▶ [Set problem]: Quote word for word from the line holding "What is the measurable" to the last line below, including both, and omit any pictures.

* START *

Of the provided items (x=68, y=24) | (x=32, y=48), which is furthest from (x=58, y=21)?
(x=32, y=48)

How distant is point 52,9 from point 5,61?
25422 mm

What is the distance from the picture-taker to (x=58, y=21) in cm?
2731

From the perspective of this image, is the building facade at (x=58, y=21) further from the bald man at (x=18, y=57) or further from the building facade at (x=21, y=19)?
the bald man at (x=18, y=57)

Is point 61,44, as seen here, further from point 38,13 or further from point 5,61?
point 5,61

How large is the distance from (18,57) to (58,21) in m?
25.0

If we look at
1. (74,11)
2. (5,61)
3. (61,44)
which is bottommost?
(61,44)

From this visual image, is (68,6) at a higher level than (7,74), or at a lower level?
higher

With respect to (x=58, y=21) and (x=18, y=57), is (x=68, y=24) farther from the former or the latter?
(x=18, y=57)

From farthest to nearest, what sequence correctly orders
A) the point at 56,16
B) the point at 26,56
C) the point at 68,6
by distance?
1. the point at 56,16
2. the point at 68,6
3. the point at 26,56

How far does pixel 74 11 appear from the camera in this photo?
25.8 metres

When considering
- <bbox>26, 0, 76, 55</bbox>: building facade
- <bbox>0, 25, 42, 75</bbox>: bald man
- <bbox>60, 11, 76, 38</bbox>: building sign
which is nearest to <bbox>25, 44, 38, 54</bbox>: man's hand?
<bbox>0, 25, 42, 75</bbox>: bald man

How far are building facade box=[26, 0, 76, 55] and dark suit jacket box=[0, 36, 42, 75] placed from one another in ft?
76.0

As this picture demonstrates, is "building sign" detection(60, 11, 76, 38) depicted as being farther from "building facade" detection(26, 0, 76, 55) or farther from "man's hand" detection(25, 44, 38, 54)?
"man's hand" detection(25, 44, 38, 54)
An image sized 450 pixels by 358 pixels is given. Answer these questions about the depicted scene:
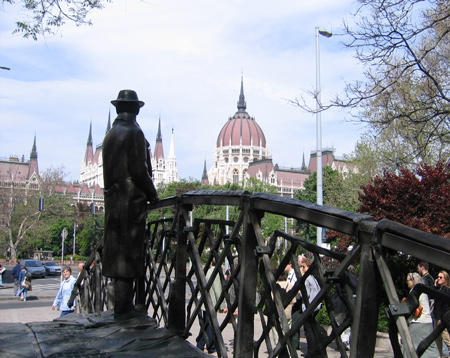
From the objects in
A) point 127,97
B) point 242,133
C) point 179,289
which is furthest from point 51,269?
point 242,133

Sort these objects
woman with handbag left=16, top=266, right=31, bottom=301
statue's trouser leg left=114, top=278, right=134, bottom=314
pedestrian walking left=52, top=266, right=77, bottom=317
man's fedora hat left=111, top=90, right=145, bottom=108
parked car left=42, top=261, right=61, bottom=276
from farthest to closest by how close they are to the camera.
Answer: parked car left=42, top=261, right=61, bottom=276 → woman with handbag left=16, top=266, right=31, bottom=301 → pedestrian walking left=52, top=266, right=77, bottom=317 → man's fedora hat left=111, top=90, right=145, bottom=108 → statue's trouser leg left=114, top=278, right=134, bottom=314

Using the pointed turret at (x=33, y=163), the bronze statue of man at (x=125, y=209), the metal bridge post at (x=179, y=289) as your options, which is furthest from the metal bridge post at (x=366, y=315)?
the pointed turret at (x=33, y=163)

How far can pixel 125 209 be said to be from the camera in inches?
181

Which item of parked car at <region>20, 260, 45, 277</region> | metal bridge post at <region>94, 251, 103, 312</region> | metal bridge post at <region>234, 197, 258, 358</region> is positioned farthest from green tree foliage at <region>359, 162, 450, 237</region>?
parked car at <region>20, 260, 45, 277</region>

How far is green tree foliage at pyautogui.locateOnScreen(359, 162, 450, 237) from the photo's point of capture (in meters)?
13.2

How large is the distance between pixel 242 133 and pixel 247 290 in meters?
187

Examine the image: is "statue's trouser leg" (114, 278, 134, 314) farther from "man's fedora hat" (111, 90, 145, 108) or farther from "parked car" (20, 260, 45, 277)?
"parked car" (20, 260, 45, 277)

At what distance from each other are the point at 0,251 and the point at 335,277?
64.1 m

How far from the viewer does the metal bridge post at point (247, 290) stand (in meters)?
3.21

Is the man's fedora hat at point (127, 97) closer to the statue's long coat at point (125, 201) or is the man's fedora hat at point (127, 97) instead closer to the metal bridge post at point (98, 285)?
the statue's long coat at point (125, 201)

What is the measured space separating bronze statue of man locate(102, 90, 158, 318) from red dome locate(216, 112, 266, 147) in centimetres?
18219

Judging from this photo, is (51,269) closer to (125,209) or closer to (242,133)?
(125,209)

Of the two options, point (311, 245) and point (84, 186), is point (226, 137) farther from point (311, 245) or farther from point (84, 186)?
point (311, 245)

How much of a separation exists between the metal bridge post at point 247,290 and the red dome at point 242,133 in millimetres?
183669
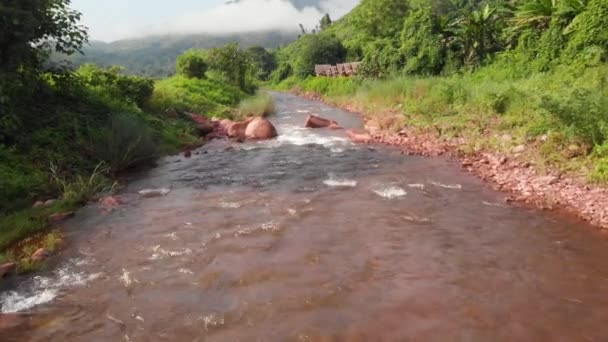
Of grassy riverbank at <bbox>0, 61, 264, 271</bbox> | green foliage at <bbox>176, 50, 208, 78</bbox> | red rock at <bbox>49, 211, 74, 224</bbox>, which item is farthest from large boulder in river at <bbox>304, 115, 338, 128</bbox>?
green foliage at <bbox>176, 50, 208, 78</bbox>

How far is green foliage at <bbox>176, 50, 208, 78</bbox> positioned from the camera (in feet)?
104

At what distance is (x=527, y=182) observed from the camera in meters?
10.0

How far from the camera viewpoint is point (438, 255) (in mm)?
7070

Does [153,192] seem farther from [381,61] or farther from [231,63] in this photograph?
[231,63]

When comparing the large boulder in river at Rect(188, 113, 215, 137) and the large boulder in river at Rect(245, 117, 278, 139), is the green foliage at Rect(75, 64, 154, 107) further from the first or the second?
the large boulder in river at Rect(245, 117, 278, 139)

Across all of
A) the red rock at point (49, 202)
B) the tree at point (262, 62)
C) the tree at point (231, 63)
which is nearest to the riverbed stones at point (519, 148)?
the red rock at point (49, 202)

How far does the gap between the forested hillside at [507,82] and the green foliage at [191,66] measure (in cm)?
985

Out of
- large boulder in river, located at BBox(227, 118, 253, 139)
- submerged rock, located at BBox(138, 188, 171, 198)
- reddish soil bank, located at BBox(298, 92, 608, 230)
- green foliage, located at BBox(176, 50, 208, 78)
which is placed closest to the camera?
reddish soil bank, located at BBox(298, 92, 608, 230)

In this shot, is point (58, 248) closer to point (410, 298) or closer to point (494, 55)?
point (410, 298)

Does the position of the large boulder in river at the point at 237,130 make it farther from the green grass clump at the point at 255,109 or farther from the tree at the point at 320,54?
the tree at the point at 320,54

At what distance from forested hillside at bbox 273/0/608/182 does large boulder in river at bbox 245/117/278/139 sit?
15.1 feet

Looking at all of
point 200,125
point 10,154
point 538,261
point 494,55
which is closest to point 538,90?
point 538,261

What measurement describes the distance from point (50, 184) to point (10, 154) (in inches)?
50.7

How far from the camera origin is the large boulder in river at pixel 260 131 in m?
17.6
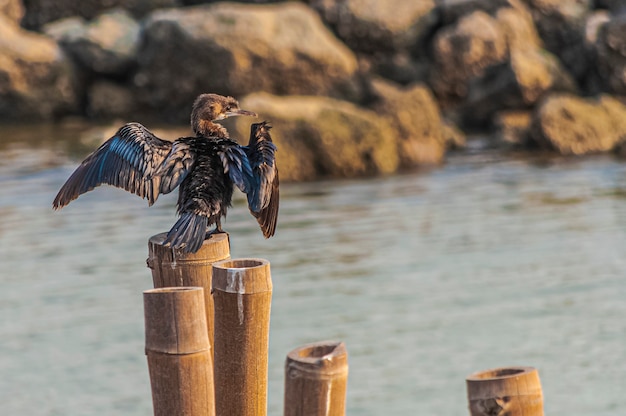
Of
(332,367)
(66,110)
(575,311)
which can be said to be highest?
(66,110)

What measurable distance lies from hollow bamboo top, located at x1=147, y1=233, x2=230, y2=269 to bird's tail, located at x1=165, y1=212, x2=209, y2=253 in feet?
0.08

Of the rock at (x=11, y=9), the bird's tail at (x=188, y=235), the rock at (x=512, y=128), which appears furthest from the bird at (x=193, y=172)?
the rock at (x=11, y=9)

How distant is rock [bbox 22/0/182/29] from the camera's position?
26.2 metres

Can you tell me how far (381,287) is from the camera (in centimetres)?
1080

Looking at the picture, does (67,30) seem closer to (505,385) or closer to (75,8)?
(75,8)

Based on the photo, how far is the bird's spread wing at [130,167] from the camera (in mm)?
5559

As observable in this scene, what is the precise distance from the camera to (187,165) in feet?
18.2

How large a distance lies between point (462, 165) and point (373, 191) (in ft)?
9.51

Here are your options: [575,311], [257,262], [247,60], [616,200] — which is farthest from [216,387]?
[247,60]

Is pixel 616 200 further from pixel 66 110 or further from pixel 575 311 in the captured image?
pixel 66 110

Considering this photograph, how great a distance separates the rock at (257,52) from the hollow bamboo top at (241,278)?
16.8m

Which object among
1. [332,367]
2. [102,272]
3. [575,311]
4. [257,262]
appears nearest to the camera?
[332,367]

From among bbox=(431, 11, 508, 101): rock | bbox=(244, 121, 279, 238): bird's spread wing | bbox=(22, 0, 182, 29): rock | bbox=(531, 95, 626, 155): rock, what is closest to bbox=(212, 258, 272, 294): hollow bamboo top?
bbox=(244, 121, 279, 238): bird's spread wing

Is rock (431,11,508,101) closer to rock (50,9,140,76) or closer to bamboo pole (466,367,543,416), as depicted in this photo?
rock (50,9,140,76)
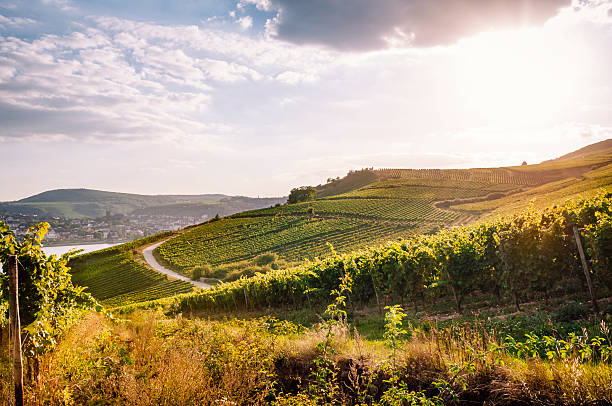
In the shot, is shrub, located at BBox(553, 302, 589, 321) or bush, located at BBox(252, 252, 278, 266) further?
bush, located at BBox(252, 252, 278, 266)

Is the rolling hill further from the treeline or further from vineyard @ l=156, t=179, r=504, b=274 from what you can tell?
the treeline

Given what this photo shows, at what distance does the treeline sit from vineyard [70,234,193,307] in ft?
94.2

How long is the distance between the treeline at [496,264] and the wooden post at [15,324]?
35.1 ft

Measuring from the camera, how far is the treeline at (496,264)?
30.8 ft

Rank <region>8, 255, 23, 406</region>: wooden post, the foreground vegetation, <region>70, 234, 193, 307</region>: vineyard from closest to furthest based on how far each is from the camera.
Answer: <region>8, 255, 23, 406</region>: wooden post < the foreground vegetation < <region>70, 234, 193, 307</region>: vineyard

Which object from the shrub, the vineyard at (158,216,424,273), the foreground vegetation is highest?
the foreground vegetation

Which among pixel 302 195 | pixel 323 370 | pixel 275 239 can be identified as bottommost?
pixel 275 239

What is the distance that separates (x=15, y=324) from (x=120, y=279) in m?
51.1

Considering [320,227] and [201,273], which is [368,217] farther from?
[201,273]

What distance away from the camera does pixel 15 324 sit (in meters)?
4.58

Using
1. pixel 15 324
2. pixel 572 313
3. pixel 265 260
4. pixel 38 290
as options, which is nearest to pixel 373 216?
pixel 265 260

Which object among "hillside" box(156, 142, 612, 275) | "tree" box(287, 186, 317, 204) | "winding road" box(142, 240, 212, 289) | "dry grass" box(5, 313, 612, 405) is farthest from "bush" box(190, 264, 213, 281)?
"tree" box(287, 186, 317, 204)

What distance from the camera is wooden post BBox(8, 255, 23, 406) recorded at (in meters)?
4.50

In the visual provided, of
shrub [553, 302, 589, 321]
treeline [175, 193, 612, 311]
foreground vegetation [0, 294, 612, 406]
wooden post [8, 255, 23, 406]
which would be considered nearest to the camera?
wooden post [8, 255, 23, 406]
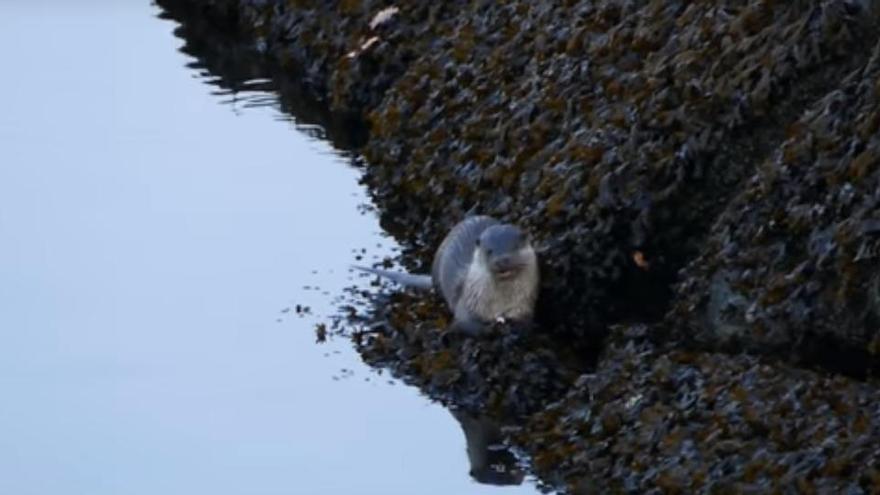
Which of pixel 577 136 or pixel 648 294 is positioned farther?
pixel 577 136

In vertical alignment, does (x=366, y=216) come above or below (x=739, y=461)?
below

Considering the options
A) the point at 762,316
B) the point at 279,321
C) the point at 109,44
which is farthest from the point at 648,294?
the point at 109,44

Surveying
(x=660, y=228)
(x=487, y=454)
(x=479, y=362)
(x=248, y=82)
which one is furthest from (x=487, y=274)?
(x=248, y=82)

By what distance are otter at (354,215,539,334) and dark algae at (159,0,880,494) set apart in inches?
4.1

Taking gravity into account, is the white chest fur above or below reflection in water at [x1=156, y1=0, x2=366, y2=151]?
above

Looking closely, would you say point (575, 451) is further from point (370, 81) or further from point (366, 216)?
point (370, 81)

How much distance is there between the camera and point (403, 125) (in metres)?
12.5

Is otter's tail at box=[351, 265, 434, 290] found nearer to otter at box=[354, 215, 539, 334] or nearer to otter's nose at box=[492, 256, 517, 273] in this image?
otter at box=[354, 215, 539, 334]

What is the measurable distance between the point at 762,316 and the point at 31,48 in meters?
8.57

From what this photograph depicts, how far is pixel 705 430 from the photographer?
27.7 feet

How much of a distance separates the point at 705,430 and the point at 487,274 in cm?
167

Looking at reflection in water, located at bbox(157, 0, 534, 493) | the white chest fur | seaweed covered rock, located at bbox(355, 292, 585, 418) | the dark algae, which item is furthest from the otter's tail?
reflection in water, located at bbox(157, 0, 534, 493)

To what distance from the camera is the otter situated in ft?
32.2

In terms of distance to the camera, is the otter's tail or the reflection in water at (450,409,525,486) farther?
the otter's tail
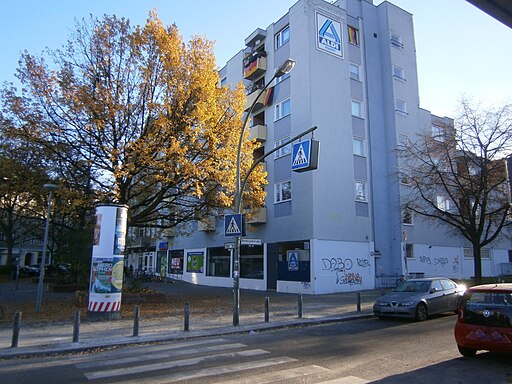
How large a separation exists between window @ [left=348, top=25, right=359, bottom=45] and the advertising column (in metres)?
21.5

* END *

▶ [Full answer]:
What is the measurable distance between the point at 762,316 and the point at 31,48 in meters?
8.57

From what this photograph depicts, how far is pixel 705 430 from the photographer?
27.7 feet

How much of a distance separates the point at 705,430 and the point at 487,274 in cm?
167

Looking at reflection in water, located at bbox(157, 0, 534, 493) | the white chest fur | seaweed covered rock, located at bbox(355, 292, 585, 418) | the dark algae, which item is furthest from the otter's tail?
reflection in water, located at bbox(157, 0, 534, 493)

To what distance from the camera is the otter situated in ft?
32.2

In terms of distance to the camera, is the otter's tail or the reflection in water at (450,409,525,486) farther?
the otter's tail
How large a separation exists between window @ [left=348, top=25, right=359, bottom=45] and the advertising column (in metres)?
21.5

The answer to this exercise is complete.